Privileged or Mismatched: The Lose-Lose Position of African Americans in the Affirmative Action Debate
UCLA Law Review Discourse, 64, 174-229, 2016
19 Pages Posted: 18 Jul 2016 Last revised: 3 Sep 2016
Date Written: July 18, 2016
Abstract
This Article challenges the perception of affirmative action as a racial preference. That perception has made the policy less constitutionally secure and more difficult normatively to defend. We focus our analysis on middle-class African Americans. We do so because the framing of affirmative action as a racial preference has particular traction when its beneficiaries are perceived to be black but not economically disadvantaged. Which is to say, if people believe that colleges and universities employ affirmative action to admit African Americans who are not economically disadvantaged, the conclusion that affirmative action is a racial preference is easy to reach: Black students who are not disadvantaged are getting preferential treatment because of their race. Liberals defend this perceived preference because it advances diversity and contributes to the “robust exchange of ideas.” Conservatives reject it because it violates their understanding of colorblindness and because, they claim, the policy effectuates “reverse discrimination” against whites.

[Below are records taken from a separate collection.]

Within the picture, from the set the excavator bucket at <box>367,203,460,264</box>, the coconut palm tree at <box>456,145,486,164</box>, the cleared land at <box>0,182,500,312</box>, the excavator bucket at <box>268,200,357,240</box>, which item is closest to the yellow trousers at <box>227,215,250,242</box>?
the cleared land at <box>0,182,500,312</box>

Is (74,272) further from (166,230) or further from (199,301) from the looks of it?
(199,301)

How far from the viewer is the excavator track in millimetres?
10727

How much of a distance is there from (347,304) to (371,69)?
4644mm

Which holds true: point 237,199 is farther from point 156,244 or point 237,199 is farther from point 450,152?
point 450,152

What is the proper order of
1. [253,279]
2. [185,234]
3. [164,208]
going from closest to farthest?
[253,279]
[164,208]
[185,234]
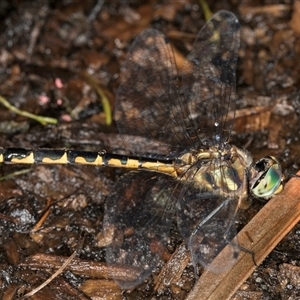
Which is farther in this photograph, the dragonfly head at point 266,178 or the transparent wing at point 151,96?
the transparent wing at point 151,96

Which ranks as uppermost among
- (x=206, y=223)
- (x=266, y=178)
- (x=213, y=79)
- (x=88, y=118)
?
(x=213, y=79)

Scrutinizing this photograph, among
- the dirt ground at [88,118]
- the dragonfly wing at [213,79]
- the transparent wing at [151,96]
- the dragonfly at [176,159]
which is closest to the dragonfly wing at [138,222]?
the dragonfly at [176,159]

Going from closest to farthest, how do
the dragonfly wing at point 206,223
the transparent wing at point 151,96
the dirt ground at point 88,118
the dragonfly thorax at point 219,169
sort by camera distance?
1. the dragonfly wing at point 206,223
2. the dirt ground at point 88,118
3. the dragonfly thorax at point 219,169
4. the transparent wing at point 151,96

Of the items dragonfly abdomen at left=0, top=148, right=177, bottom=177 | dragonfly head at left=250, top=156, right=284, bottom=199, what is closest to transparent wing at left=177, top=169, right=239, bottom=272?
dragonfly head at left=250, top=156, right=284, bottom=199

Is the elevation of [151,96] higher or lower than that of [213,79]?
lower

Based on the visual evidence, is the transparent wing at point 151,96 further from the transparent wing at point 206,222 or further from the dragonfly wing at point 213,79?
the transparent wing at point 206,222

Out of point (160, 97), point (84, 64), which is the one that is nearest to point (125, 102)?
point (160, 97)

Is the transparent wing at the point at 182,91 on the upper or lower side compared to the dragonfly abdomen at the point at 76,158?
upper

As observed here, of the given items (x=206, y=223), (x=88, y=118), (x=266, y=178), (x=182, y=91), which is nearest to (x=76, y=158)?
(x=88, y=118)

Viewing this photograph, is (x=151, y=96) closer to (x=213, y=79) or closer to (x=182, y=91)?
(x=182, y=91)
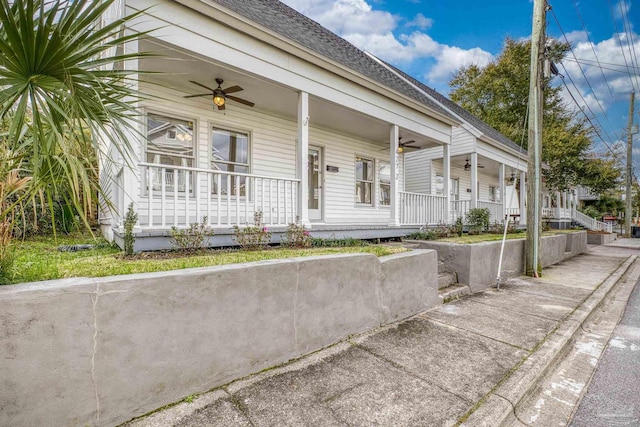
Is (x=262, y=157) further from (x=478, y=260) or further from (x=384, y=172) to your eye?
(x=478, y=260)

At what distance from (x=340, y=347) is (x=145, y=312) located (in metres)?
1.80

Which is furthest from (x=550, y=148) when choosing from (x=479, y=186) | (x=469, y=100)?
(x=469, y=100)

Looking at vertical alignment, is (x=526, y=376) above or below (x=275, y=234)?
below

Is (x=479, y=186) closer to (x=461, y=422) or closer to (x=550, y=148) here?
(x=550, y=148)

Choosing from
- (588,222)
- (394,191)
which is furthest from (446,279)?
(588,222)

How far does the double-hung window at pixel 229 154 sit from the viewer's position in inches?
250

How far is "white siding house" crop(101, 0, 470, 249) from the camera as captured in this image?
4191 millimetres

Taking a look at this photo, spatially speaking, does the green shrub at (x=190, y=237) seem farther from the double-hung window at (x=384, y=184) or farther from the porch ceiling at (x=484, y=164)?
the porch ceiling at (x=484, y=164)

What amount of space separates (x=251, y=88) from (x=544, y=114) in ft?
75.8

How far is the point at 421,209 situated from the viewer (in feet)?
26.5

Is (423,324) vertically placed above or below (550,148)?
below

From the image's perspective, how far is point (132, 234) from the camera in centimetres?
362

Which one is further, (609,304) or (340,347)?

This Article reframes the debate. More precisely, it explains why affirmative action for middle-class blacks is neither a racial preference for African Americans nor reverse discrimination against whites. We locate our argument in the context of admissions. Specifically, we identify a number of disadvantages black students — across class — likely experience prior to and in the context of applying to colleges and universities. We argue that these disadvantages can diminish the competitiveness of a black student’s admissions file and that affirmative action helps to counteract this negative effect. This levelling-of-the-playing-field dimension of affirmative action suggests that the critical question with respect to the policy is not whether the law should permit college and universities to prefer the black child of a lawyer over the white child of a coal miner but why policymakers, lawyers, judges, and the public at large continue to frame affirmative action as a racial preference.